- Born: 1946 (age 79–80)
- Education: London University (B.Sc.) Middle East Technical University(M.Sc.) Ankara University(P.hD)

= Ümit Cizre =

Turkish political scientist (born 1946)

Ümit Cizre (born 1946) is a Turkish academic, and a leading expert on civilian-military relations in Turkey. She is a professor of political science and international relations at Istanbul Şehir University. She is the editor of Almanac Turkey 2005 – Security Sector and Its Democratic Oversight (2006), which gained public attention in Turkey.

==Career==
After graduating from London University in 1968 she gained a masters from Middle East Technical University in 1982 and a doctorate from Ankara University in 1987. She was at the Bilkent University in Ankara, later becoming director
of the Center for Modern Turkish Studies at Istanbul Şehir University in 2010.

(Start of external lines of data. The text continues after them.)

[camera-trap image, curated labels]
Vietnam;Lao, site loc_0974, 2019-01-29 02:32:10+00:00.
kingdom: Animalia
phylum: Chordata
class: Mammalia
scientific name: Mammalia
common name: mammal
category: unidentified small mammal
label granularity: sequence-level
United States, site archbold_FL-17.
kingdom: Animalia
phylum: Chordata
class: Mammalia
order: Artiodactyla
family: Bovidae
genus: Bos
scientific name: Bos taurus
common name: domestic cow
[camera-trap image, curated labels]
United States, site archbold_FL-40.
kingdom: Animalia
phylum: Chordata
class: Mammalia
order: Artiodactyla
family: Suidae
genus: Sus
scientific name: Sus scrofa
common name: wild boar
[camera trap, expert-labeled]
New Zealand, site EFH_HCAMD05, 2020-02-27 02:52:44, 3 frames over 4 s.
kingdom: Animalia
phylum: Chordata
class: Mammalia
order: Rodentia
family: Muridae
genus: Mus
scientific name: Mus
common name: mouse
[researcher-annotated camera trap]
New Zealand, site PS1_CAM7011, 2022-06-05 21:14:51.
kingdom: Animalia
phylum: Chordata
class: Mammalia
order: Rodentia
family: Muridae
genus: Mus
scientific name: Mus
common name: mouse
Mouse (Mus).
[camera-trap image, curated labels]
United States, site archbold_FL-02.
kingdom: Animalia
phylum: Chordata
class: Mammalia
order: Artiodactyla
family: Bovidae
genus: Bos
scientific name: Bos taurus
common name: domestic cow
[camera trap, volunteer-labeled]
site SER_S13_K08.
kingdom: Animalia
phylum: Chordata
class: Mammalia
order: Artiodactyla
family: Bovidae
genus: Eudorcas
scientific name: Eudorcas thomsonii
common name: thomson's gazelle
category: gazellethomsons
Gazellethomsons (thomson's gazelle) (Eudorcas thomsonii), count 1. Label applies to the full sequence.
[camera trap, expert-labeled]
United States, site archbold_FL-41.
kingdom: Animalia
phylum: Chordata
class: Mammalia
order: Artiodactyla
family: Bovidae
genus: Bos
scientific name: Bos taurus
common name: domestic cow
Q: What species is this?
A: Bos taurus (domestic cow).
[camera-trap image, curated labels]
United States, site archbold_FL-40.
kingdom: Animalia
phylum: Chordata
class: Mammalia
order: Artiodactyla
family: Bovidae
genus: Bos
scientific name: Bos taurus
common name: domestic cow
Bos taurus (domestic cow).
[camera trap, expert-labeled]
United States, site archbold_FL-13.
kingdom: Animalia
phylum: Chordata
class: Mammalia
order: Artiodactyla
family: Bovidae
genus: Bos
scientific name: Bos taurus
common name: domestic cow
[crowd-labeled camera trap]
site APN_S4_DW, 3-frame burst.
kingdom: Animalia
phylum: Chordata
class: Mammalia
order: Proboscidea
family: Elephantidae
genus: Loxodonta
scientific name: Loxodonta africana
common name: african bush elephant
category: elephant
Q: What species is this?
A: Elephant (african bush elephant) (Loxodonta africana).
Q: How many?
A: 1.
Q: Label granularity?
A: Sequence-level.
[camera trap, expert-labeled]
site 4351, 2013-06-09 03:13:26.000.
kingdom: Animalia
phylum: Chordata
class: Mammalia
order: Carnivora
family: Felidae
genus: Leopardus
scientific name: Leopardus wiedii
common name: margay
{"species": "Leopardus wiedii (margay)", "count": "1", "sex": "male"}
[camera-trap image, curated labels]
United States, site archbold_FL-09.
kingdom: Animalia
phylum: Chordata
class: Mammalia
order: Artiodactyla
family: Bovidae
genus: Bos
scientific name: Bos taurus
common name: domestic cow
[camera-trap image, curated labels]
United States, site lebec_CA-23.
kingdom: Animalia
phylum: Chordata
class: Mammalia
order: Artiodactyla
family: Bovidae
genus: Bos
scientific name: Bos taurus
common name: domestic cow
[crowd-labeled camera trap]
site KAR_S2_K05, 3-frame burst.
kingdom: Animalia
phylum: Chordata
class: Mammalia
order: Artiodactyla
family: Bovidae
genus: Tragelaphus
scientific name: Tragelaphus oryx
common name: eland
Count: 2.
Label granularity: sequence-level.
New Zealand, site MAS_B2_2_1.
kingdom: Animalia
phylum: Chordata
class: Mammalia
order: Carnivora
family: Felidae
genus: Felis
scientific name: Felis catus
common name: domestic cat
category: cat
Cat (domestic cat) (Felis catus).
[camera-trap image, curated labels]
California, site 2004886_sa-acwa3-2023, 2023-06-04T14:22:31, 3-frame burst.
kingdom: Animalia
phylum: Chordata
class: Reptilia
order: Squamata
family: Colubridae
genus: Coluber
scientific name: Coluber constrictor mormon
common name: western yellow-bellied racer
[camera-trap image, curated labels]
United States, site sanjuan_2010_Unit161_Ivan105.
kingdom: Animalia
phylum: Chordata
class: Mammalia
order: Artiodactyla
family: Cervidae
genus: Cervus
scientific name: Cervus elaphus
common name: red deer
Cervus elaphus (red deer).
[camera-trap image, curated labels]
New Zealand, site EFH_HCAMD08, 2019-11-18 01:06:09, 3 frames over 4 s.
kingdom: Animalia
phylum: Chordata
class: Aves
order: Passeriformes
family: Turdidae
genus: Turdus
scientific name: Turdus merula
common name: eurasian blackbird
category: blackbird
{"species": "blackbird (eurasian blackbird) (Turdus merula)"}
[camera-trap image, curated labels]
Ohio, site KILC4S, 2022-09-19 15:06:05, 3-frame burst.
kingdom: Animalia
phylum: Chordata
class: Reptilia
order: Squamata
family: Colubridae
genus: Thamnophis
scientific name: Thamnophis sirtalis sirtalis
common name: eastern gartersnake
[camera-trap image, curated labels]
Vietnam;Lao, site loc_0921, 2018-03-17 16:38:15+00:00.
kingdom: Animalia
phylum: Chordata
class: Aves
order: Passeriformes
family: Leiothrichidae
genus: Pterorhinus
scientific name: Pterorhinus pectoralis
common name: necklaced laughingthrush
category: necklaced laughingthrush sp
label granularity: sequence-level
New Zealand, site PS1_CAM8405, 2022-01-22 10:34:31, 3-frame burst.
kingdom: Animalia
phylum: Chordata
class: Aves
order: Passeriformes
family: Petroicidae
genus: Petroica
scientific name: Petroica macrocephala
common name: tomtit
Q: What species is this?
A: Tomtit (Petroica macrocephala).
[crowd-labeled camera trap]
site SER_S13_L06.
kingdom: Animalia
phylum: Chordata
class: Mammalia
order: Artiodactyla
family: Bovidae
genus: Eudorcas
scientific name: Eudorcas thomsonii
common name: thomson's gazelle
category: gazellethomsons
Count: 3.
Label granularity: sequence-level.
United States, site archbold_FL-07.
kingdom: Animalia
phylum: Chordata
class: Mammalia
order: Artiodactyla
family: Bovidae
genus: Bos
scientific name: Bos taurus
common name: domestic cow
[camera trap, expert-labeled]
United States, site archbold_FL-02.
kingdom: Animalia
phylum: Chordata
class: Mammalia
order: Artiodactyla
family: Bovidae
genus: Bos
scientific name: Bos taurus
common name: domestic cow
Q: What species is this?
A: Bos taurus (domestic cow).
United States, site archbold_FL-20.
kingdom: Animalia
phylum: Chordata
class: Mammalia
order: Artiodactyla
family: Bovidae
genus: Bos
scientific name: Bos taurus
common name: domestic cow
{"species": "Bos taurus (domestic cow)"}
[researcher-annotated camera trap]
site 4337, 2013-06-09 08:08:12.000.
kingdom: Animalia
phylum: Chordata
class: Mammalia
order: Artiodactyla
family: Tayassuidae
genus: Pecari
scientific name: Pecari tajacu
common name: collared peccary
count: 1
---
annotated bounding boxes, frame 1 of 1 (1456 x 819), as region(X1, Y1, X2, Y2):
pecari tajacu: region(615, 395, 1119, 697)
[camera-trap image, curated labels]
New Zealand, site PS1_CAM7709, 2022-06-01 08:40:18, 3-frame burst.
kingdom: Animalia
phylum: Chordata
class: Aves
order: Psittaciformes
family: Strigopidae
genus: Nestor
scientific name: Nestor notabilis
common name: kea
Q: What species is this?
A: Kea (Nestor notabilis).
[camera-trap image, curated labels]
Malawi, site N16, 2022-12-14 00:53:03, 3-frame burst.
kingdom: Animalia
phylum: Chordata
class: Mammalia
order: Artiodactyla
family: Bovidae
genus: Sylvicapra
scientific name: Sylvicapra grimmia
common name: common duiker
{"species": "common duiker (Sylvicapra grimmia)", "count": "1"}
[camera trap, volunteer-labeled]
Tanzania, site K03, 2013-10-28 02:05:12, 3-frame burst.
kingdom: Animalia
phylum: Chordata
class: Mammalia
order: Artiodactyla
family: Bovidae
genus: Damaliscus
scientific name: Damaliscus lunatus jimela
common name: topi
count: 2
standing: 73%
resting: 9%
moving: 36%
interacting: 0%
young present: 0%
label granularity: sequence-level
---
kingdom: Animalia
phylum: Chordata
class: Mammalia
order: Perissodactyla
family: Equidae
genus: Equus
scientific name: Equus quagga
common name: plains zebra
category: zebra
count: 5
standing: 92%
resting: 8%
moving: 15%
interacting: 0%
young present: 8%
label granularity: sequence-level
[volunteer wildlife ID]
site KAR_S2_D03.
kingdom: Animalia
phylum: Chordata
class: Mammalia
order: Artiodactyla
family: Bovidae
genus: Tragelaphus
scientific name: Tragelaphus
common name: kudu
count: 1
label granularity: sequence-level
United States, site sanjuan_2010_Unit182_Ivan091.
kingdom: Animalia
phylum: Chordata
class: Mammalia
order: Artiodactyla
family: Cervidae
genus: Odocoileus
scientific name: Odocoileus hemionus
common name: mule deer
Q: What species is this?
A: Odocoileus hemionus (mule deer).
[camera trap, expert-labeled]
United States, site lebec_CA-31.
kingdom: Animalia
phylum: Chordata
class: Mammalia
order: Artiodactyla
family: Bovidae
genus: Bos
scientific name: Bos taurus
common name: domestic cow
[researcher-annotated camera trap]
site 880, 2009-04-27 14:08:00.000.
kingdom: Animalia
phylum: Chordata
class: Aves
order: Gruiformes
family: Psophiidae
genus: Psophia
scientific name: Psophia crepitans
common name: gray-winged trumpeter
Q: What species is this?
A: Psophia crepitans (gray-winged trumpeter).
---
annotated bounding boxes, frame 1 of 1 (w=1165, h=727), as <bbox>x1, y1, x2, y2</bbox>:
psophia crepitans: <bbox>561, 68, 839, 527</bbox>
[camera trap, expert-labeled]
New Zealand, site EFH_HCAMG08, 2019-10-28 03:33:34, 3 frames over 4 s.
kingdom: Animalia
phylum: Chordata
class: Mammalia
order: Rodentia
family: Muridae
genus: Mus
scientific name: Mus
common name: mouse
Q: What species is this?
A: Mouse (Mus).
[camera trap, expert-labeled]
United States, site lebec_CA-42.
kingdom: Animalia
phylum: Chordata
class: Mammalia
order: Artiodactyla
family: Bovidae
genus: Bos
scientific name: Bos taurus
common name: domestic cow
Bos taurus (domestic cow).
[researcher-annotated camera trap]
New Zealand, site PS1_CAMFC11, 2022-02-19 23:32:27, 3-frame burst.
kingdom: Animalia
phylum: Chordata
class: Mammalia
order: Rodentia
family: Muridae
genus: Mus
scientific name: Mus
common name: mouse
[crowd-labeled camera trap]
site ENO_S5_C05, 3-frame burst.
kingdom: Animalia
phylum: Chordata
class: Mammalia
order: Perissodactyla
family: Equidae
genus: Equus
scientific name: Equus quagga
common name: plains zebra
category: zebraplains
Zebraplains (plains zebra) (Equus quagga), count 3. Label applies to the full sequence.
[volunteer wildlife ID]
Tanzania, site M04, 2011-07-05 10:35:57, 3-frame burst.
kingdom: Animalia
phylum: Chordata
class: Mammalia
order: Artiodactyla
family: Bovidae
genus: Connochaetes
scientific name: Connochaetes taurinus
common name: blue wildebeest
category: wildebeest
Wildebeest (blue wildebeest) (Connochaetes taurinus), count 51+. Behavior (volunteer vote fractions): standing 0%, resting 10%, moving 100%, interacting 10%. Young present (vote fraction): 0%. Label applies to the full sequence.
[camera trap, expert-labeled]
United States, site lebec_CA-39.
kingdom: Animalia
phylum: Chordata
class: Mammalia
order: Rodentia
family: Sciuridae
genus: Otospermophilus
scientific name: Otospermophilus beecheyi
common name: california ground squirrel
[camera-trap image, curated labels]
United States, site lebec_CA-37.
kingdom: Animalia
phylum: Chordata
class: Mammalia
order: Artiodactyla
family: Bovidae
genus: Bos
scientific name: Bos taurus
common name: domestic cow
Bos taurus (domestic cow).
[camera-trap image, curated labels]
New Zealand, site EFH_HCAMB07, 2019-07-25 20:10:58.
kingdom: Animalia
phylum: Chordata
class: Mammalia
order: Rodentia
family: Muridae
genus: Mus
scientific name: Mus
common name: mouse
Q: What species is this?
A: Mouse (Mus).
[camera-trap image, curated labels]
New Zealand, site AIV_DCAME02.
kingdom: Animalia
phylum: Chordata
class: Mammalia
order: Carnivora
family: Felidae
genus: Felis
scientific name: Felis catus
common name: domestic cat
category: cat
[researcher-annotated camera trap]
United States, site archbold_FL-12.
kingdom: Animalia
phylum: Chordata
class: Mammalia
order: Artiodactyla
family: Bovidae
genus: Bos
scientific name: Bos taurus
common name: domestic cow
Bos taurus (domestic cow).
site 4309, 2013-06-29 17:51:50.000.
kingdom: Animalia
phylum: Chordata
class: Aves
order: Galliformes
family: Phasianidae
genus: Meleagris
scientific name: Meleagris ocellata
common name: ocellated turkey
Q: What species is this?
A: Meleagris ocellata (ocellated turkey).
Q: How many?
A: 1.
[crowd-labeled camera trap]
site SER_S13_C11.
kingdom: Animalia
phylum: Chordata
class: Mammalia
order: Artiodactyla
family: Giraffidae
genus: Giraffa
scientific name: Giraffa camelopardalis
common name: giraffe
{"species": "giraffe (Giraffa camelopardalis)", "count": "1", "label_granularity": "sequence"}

She has been a Fulbright Scholar and visiting professor at Princeton University, and a public policy scholar at the Woodrow Wilson International Center for Scholars (2009).

==Books==
- Secular and Islamic politics in Turkey. The making of the Justice and Development Party (London and New York: Routledge, 2008)
- Almanac Turkey 2005 – Security Sector and Its Democratic Oversight (2006), TESEV
- AP-Ordu İlişkileri-Bir İkilemin Anatomisi, Istanbul: İletişim Yayınları, Second Edition, November 2002.